═══ EXERCISE INPUTS ═══
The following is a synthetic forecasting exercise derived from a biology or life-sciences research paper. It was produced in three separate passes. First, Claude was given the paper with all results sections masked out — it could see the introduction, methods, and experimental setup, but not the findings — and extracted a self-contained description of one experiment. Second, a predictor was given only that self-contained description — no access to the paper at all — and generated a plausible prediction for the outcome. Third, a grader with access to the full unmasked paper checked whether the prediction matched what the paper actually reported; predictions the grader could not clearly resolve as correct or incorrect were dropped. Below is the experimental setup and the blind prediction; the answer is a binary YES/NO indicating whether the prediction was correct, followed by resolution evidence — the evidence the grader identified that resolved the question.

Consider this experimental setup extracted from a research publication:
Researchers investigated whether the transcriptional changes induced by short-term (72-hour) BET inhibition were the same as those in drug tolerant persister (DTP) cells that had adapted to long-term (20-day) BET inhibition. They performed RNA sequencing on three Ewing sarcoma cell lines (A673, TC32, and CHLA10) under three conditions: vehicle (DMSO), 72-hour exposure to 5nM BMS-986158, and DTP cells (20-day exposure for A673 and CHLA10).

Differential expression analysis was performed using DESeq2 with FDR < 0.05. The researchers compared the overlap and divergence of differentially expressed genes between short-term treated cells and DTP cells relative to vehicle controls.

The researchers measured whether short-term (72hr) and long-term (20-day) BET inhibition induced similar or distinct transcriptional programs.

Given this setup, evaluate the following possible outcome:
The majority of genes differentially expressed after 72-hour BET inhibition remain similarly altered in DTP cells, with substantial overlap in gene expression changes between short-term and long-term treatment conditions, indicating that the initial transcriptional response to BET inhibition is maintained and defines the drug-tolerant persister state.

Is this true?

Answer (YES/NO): NO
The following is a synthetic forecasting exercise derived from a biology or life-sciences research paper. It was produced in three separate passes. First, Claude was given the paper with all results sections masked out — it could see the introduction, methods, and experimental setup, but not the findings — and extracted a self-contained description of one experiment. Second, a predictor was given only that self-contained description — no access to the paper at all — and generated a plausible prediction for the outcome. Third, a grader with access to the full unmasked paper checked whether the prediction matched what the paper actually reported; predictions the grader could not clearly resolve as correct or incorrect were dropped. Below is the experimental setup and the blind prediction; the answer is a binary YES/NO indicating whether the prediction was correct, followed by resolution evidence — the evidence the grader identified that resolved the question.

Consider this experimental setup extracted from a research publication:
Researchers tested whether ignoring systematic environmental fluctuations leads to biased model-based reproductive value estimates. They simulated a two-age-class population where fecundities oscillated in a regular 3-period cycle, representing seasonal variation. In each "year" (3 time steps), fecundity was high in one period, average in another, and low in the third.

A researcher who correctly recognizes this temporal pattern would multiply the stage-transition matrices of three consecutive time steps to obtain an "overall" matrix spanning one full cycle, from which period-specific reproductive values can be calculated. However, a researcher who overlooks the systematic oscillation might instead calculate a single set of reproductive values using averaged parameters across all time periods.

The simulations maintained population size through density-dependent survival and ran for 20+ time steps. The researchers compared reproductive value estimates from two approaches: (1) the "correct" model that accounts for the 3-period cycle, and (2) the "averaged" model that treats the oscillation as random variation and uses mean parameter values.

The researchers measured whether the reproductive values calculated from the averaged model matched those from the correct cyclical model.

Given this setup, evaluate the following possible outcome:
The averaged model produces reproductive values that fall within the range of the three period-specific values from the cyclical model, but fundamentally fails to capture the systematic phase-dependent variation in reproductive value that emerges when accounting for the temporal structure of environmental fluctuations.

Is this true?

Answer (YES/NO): NO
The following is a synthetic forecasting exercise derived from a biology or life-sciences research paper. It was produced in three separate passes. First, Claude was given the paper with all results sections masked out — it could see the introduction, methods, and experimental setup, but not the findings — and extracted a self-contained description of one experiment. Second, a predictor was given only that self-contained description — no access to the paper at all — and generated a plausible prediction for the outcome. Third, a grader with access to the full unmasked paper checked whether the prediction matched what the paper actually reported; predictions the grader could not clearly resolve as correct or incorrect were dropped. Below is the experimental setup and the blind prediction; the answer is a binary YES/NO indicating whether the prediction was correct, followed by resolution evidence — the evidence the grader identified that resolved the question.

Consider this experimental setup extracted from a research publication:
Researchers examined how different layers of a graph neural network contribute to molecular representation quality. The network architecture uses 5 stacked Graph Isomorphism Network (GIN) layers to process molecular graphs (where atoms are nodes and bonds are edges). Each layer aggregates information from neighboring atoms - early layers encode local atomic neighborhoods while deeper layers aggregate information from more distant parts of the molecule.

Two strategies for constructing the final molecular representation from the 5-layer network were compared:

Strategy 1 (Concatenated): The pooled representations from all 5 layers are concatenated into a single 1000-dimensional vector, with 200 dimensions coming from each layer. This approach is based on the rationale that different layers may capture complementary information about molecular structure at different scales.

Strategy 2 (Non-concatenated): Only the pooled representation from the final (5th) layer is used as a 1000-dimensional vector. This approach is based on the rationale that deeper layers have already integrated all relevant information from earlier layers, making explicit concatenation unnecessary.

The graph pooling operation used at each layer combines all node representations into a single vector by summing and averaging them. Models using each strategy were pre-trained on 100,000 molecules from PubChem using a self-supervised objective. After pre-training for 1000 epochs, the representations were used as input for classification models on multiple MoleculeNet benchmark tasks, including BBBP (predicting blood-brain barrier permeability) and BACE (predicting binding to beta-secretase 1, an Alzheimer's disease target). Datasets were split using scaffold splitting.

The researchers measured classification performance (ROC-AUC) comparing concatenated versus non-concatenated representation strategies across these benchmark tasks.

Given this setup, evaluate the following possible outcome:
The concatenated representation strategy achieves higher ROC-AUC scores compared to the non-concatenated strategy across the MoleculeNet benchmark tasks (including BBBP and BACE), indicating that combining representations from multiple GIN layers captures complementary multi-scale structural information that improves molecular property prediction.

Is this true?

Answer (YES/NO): YES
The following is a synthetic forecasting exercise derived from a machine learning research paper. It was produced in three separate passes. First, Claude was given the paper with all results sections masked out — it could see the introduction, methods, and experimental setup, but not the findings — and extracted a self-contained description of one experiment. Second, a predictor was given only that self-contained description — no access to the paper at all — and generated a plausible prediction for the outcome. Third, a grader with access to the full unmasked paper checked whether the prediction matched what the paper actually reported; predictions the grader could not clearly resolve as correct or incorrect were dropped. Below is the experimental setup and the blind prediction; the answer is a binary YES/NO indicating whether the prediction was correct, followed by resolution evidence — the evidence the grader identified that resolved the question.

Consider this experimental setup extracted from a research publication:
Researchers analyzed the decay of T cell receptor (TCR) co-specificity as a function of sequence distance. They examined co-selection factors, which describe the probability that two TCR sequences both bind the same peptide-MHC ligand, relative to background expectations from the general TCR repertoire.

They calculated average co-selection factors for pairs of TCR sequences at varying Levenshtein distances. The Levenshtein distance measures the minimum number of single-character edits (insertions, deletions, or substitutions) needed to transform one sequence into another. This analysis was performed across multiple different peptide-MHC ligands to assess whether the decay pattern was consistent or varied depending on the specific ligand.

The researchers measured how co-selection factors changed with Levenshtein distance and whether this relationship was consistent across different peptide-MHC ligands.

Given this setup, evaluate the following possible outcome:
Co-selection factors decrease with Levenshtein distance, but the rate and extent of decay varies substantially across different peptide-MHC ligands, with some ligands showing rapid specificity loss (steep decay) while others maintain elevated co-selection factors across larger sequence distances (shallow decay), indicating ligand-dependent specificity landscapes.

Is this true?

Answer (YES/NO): NO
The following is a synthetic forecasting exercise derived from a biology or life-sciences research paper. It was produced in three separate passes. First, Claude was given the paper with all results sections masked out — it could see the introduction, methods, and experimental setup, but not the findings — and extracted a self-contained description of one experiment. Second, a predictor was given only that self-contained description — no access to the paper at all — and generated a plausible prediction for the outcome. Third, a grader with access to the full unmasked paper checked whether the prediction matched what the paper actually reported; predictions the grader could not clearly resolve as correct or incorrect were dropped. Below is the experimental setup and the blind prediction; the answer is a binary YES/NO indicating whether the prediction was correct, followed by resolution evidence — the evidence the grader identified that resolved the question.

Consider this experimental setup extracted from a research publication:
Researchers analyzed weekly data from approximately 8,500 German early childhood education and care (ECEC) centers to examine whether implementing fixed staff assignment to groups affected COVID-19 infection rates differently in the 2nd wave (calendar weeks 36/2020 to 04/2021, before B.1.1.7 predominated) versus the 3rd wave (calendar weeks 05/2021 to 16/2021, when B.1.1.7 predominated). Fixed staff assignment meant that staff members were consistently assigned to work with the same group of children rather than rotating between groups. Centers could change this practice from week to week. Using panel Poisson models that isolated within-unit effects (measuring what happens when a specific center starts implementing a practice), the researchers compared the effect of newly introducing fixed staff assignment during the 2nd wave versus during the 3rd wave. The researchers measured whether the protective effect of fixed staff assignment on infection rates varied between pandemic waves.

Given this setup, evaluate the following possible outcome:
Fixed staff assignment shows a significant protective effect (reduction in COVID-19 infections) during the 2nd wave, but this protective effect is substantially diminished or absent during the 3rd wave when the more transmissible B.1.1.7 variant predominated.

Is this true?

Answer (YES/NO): NO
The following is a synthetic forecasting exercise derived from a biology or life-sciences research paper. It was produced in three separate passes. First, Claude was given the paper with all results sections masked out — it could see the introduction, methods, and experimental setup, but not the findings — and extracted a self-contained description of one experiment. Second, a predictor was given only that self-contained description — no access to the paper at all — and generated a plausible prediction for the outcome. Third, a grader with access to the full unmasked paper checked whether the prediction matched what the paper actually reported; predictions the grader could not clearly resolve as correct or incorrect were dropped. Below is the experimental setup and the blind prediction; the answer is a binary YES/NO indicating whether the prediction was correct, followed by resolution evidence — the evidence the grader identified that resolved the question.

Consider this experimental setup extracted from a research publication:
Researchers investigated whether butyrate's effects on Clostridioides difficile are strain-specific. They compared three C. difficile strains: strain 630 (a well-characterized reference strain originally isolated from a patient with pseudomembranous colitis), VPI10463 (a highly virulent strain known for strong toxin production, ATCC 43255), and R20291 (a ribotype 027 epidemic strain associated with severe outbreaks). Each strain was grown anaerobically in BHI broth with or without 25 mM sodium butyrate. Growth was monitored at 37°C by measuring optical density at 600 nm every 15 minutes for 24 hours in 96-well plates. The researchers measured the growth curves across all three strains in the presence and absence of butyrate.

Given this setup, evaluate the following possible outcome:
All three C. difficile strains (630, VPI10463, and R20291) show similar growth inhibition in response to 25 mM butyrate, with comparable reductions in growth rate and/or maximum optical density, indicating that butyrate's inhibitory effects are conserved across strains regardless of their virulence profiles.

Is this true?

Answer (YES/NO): NO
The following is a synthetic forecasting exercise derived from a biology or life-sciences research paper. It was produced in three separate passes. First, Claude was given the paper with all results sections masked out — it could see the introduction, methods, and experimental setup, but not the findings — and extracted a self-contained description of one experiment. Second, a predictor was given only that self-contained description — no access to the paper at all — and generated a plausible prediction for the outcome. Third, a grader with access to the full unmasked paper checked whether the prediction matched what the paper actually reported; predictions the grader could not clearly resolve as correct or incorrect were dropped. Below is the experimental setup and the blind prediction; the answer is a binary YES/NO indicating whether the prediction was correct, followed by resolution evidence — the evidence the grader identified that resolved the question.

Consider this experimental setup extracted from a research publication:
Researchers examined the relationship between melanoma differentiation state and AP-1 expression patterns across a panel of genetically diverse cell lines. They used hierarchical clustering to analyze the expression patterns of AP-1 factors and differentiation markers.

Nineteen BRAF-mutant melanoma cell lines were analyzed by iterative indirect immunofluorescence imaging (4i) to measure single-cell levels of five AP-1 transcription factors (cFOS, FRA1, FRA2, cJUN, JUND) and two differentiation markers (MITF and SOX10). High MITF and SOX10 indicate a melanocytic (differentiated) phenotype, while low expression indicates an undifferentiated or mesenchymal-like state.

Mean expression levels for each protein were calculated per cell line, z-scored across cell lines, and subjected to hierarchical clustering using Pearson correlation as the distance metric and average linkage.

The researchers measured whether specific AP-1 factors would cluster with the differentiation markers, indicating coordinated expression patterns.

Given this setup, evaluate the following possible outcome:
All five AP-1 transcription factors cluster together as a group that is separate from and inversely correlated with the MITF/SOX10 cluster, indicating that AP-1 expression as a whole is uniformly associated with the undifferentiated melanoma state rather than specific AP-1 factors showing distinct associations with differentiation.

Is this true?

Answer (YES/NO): NO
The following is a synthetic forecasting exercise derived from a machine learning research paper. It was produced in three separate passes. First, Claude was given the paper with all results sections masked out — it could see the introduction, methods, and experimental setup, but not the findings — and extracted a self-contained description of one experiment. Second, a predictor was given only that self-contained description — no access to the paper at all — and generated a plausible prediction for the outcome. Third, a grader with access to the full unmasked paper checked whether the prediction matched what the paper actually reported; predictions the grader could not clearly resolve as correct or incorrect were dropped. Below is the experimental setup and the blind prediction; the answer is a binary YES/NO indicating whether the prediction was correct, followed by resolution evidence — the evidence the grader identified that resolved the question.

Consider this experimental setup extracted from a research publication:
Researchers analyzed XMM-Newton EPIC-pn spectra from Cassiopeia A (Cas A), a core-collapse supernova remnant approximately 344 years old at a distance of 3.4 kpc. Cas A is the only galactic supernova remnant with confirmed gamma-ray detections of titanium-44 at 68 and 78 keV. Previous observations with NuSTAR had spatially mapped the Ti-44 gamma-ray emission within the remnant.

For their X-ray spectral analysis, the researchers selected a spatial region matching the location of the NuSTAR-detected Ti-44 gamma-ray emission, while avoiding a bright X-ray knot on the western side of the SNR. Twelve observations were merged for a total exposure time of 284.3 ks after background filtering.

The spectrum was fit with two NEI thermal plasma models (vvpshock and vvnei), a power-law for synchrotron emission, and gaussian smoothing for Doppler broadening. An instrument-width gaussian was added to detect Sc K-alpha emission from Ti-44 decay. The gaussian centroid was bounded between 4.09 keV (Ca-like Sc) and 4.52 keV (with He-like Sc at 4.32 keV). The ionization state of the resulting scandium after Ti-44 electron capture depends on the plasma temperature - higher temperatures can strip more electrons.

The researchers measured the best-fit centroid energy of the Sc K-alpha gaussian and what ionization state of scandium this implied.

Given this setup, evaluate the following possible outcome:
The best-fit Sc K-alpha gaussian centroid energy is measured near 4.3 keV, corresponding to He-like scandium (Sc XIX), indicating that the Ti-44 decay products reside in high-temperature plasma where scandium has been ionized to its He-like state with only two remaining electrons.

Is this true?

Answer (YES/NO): YES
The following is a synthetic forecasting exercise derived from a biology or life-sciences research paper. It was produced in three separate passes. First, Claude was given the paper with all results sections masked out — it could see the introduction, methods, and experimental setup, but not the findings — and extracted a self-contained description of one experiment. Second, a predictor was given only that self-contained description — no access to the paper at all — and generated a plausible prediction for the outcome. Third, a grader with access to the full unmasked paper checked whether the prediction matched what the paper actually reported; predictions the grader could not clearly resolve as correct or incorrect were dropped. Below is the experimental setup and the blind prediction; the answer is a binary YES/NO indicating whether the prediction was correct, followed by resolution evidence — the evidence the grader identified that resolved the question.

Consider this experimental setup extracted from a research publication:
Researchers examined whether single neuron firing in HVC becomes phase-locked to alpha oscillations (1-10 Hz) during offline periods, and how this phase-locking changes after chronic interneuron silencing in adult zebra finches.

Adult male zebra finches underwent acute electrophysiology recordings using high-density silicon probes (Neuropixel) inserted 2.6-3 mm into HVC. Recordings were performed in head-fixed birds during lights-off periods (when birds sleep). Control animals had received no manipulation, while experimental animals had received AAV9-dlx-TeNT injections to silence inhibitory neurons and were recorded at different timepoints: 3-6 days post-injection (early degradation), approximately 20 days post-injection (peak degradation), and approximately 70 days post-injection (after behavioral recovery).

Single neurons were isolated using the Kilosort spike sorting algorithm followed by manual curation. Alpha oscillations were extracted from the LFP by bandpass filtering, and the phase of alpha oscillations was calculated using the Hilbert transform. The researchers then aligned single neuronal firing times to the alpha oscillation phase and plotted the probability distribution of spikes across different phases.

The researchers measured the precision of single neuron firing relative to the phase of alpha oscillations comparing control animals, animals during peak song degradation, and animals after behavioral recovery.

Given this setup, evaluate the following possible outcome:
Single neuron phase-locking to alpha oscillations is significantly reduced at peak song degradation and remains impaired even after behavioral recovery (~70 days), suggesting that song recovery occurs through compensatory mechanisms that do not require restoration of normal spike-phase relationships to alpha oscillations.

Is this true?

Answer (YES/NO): NO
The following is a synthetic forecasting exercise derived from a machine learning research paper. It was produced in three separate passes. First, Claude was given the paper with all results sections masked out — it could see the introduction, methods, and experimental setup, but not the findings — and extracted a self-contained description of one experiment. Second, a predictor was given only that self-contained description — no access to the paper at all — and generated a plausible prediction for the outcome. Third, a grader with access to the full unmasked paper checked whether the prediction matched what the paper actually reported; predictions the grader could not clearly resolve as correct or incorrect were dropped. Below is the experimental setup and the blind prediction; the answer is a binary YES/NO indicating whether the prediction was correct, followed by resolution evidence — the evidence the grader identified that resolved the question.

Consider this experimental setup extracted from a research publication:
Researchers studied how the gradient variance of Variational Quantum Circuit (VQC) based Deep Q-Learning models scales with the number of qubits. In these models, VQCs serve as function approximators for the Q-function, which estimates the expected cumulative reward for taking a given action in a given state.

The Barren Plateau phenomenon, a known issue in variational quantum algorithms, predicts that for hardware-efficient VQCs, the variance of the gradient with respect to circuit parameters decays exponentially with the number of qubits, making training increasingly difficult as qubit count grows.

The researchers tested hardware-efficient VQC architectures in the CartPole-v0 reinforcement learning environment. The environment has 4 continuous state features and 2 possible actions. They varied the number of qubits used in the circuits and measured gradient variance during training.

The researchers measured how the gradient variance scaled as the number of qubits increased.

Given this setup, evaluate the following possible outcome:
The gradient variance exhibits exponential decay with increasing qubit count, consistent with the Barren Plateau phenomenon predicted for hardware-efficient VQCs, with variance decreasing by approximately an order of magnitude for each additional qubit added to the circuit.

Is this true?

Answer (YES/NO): NO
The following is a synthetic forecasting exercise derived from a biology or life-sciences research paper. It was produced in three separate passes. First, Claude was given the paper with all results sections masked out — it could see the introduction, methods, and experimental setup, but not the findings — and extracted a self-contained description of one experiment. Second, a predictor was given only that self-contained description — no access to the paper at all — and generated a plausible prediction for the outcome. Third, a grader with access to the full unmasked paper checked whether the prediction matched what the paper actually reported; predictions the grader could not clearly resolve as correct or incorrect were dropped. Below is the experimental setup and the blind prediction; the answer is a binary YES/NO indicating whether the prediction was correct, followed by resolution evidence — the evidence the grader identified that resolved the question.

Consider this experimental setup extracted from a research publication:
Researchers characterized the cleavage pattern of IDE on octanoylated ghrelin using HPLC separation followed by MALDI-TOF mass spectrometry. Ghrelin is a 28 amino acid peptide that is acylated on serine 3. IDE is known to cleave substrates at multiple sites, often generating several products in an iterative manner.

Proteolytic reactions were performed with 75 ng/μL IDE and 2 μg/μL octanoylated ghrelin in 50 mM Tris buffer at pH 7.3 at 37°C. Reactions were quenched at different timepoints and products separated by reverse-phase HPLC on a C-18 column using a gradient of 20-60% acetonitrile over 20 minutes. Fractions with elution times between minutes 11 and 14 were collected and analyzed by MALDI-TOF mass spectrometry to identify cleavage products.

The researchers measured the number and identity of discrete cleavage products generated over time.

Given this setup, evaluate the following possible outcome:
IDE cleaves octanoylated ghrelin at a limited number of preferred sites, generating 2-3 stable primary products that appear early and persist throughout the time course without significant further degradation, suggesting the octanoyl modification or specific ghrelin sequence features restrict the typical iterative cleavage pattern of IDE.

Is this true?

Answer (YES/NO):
═══
ABOUT THIS TASK:
Every line of the records above that contains the word "cyclical" should be counted, and only the total given.

ANSWER FOR THE TASK:
2